SHANGHAI (Reuters) - Beijing plans to restructure its $300 billion sovereign wealth fund, China Investment Corporation (CIC)
Talk has swirled for months that Beijing may restructure the sovereign fund, although the motivations for the plan are not clear. Some say it is political jockeying, while others say Beijing wants to tighten its grip on the financial sector.
Last month, sources told Reuters that CIC could be stripped of its domestic arm, Central Huijin Investment Ltd, to allow the unit to come under the purview of a proposed new financial regulator.
Huijin holds Beijing's stakes in key domestic state-owned financial institutions, while the rest of CIC's operations are mainly focused on foreign investments.
According to paper China Business News, the proposal was submitted to China's State Council by a few central government departments, including the Ministry of Finance (MOF).
The government first plans to set up a new entity, CIC International, which will concentrate on the fund's overseas investments.
Huijin's accounts, which are currently included in CIC's books, will be reported separately, China Business News said.
CIC will retain a controlling stake in both Huijin and CIC International.

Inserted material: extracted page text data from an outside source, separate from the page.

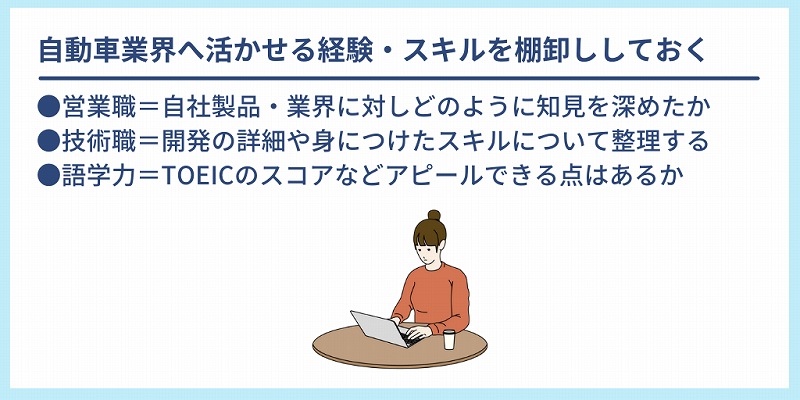 自動車業界へ活かせる経験・スキルを棚卸ししておく

●営業職＝自社製品・業界に対しどのように知見を深めたか
●技術職＝開発の詳細や身につけたスキルについて整理する
●語学力＝TOEICのスコアなどアピールできる点はあるか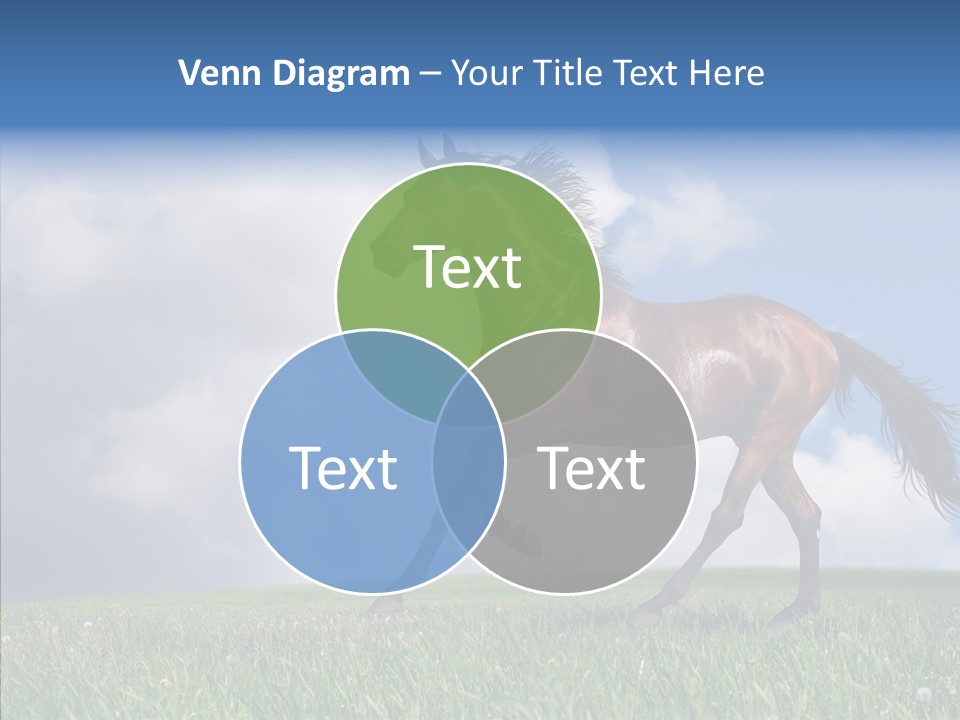 Venn Diagram – Your Title Text Here

Text

Text

Text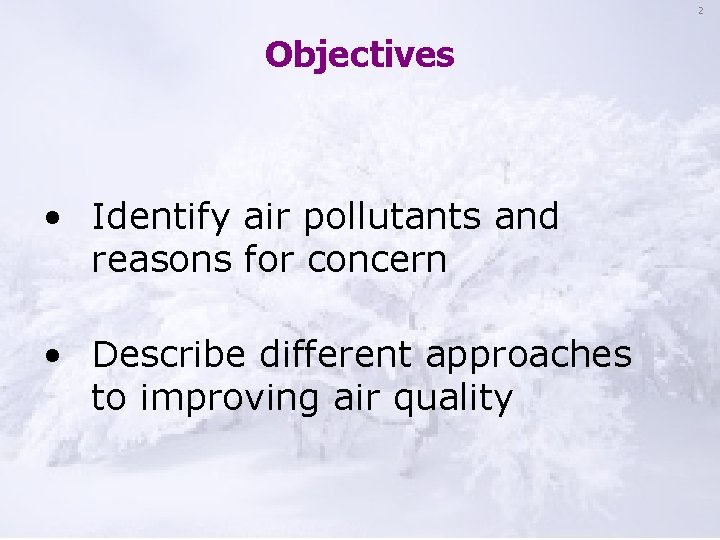 2

Objectives

• Identify air pollutants and reasons for concern

• Describe different approaches to improving air quality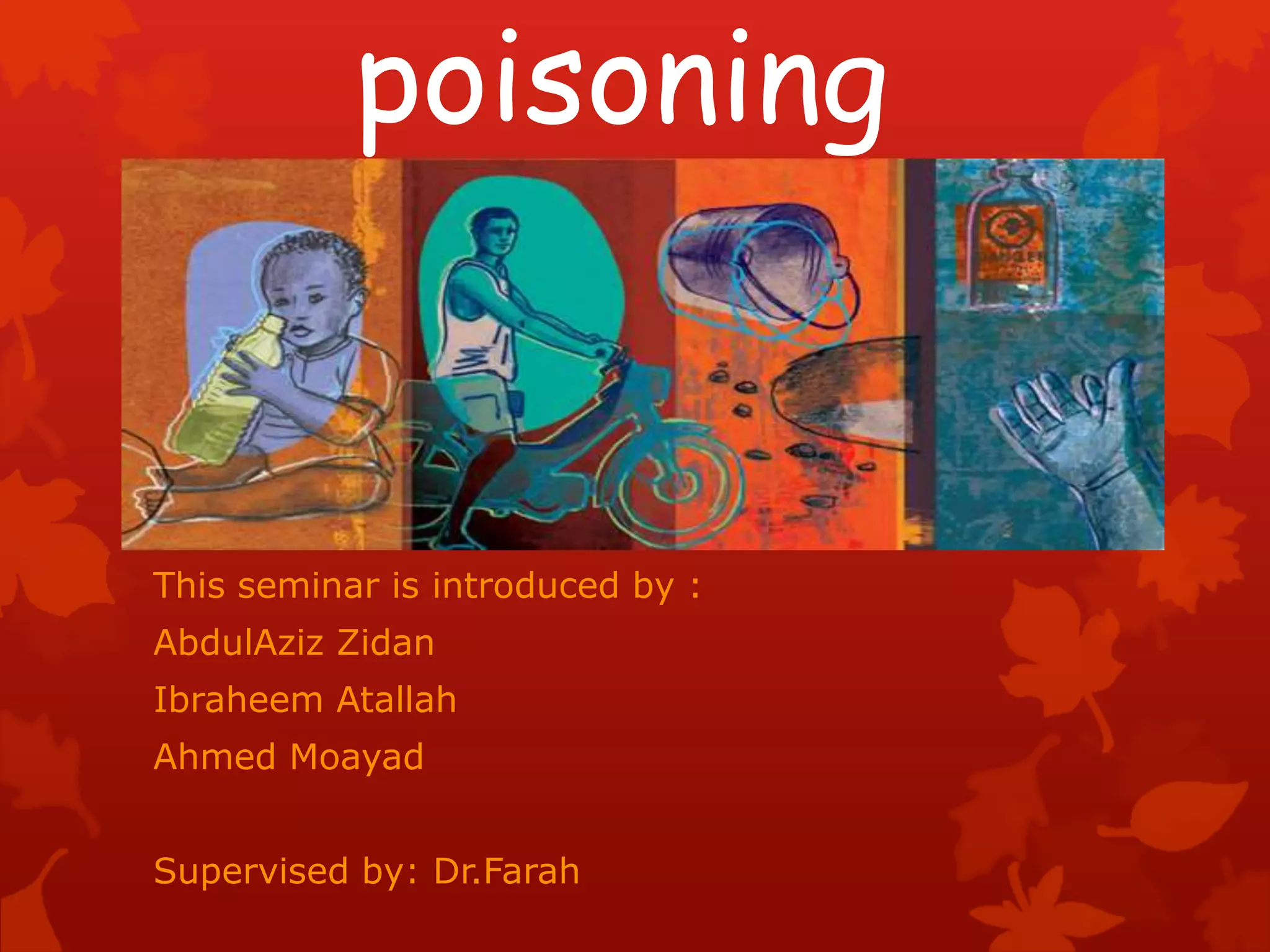 poisoning

This seminar is introduced by :

AbdulAziz Zidan

Ibraheem Atallah

Ahmed Moayad

Supervised by: Dr.Farah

The central bank will directly inject some 100 billion yuan ($15.68 billion) of new funds into CIC International, but the exact size of the capital injection has not yet been confirmed, the newspaper said.
Under the plan, the MOF and the central bank will also become direct stakeholders in CIC International, the newspaper said.
CIC was not immediately available for comment.
Some analysts have said that it makes sense for Beijing to separate Huijin from CIC as that would elevate Huijin's status within the Chinese bureaucracy, giving it more power as the largest shareholder of China's banks.
Such a split could benefit CIC by permitting it to focus on foreign investments, putting it in a better position to manage another chunk of China's $3.2 trillion foreign exchange reserves.
CIC was set up with the aim of investing a part of China's reserves, the world's largest, in riskier assets to improve returns. About a third of the reserves are currently invested in U.S. Treasuries.